Gentiana sino-ornata
9th October 2014
Gentians exert a fascination over me that I don't think belongs.
All blue flowers are interesting, the purity of the colour laughs in the face of "blue" asters and such like.
Gentians add to this elusive pigment and enthusiasm for dropping dead that makes the Dodo look like an evolutionary success story.
That is where the fascination arises. I grew up in a world of alpine gardeners (not literally, but whose books I read) who
valued gentians as much as badges of their talent as posies of pigment. I have inherited the awe but not the talent.
I can understand the European mountain species objecting to my dank lowland conditions but there is a group of Asiatic species
(and their subsequent hybrids and cultivars) that are more dankly mountainous in spirit.

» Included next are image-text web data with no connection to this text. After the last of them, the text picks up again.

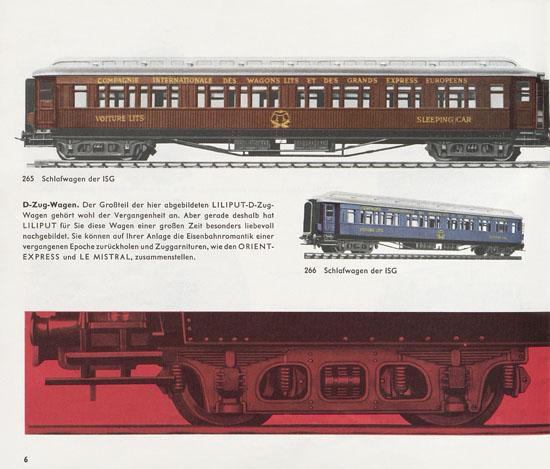 Liliput H0-Modellbahn Katalog 1962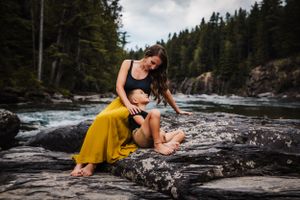 Motherhood photo by Kristy Baker Photography, a local Steamboat Springs, Colorado photographer.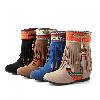 Bottes femme VERITABLEen PU artificiel - Ref 3355409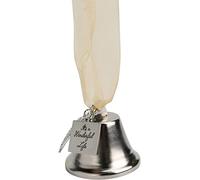 Adorno de Navidad con alas de ángel de campana, con texto en inglés "It S A Wonderful Life", colgante para árbol de Navidad, práctico manejo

So they are a 'perhaps' for me, and I will overlook the broad swathes growing in beds in light woodland at Sheffield Park in Sussex,
neither dank nor mountainous.
I kill them from time to time, whenever I get another bright idea about growing conditions. This one died from my temporary conviction that they might grow
around the tops of the Sarracenia pots in the light, acid, moist compost. I still think there might be some merit in the attempt
but in this case the execution became an execution. Lasted about as long as they would have as cut flowers.
Fortunately there are plenty of talented northerners keeping the genus sparkling with attraction while I attempt
to beat my incompetence to death with their straggling stems.